Stamper was working as a pianist rather than as a songwriter at the time the song appeared but never learned how to read or write using traditional music notation thus he would have not been able submit the song for copyright, or produce sheet music to prove his claim. Bayes and Norworth compelled Stamper at one point to wear stage make-up to appear Japanese, apparently to keep him from being interviewed by reporters.

==In popular culture==

Stamper's caricature was on the wall at Sardi's restaurant.
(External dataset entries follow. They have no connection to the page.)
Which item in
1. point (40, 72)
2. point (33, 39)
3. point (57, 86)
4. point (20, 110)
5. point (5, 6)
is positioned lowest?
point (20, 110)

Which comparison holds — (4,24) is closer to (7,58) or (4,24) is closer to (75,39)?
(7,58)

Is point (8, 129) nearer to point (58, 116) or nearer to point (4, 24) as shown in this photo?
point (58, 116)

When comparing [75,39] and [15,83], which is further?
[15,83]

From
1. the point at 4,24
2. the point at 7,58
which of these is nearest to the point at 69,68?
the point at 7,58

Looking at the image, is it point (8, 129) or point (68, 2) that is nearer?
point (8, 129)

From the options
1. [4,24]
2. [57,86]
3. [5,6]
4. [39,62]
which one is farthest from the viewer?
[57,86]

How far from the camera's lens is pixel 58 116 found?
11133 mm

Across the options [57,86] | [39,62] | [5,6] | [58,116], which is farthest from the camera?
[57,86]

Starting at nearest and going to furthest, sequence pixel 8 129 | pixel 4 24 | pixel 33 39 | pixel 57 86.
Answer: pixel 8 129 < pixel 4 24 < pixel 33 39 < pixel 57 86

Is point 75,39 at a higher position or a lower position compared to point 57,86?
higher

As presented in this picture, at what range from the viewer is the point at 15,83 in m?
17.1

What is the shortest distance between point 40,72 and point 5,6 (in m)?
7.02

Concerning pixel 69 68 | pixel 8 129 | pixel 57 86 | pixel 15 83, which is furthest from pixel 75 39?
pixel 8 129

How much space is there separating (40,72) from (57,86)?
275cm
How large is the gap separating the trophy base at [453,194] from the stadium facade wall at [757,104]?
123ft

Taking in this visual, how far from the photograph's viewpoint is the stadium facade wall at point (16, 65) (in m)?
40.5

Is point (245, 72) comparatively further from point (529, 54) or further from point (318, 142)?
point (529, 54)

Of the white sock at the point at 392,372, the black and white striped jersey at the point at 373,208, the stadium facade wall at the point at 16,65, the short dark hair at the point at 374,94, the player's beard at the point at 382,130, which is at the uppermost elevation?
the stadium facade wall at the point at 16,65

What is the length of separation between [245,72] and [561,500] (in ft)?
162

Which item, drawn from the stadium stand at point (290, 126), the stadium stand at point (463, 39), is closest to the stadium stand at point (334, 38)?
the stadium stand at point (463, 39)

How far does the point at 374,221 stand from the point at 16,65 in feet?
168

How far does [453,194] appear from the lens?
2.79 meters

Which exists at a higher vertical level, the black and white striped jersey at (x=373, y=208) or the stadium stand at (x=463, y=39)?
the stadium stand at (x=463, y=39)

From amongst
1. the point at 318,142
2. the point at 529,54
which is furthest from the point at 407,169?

Stamper and Buck's song The Shakespearian Rag appears in T. S. Eliot's The Waste Land:

But

O O O O that Shakespeherian Rag—

It's so elegant

So intelligent
— T. S. Eliot, The Waste Land

Ring Lardner and George S. Kaufman mentioned Stamper in their play June Moon:

Paul: Did I tell you what Dave Stamper said about it?

Lucille: Yes!

Paul: He said it was another "Paprika". Wait till you hear it played. Dave Stamper says it's sure fire.

John Hyams played Stamper in the 1936 film The Great Ziegfeld starring William Powell, which won the Academy Award for Best Motion Picture. His songwriting partner Gene Buck was played by William Demarest, best known as "Uncle Charley" on the TV show My Three Sons.